::: Recorded information
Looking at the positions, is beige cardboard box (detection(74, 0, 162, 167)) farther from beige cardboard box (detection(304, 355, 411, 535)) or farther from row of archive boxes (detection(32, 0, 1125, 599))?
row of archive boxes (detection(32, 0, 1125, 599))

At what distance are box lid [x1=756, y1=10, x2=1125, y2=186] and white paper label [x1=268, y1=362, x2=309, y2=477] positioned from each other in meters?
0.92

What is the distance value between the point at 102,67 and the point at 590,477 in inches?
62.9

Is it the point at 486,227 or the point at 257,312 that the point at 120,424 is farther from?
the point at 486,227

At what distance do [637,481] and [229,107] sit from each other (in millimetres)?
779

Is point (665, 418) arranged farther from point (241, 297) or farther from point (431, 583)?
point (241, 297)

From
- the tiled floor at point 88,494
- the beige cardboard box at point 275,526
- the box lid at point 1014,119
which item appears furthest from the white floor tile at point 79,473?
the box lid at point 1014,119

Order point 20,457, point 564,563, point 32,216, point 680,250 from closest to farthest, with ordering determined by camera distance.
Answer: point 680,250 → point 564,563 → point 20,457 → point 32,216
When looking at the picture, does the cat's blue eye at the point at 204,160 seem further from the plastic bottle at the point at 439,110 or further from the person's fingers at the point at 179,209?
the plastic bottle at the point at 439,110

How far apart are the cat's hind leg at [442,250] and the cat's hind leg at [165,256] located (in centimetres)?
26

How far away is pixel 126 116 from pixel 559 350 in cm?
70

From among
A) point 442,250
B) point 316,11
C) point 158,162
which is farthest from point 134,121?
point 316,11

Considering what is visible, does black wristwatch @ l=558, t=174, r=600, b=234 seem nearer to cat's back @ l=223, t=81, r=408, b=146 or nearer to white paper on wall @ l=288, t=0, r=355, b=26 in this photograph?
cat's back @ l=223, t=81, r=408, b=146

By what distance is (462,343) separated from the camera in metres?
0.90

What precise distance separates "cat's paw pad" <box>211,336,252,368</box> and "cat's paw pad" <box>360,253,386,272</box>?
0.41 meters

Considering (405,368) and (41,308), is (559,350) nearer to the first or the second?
::::::
» **Challenge**: Will you print, word for word, the records from the line holding "How far away" through the end of the records, inclusive?

» **Output of the task**:
How far away is pixel 126 116 from pixel 559 350 in cm?
70

From among
A) point 442,250
B) point 316,11
C) point 158,162
which is farthest from point 134,121?
point 316,11

Considering what is visible, does black wristwatch @ l=558, t=174, r=600, b=234 seem nearer to cat's back @ l=223, t=81, r=408, b=146 or nearer to white paper on wall @ l=288, t=0, r=355, b=26 in this photograph?
cat's back @ l=223, t=81, r=408, b=146

By what distance is (462,343) separated from the camera in metres?
0.90

What precise distance separates "cat's paw pad" <box>211,336,252,368</box> and "cat's paw pad" <box>360,253,386,272</box>?
0.41 meters

Considering (405,368) and (41,308), is (559,350) nearer to the first or the second?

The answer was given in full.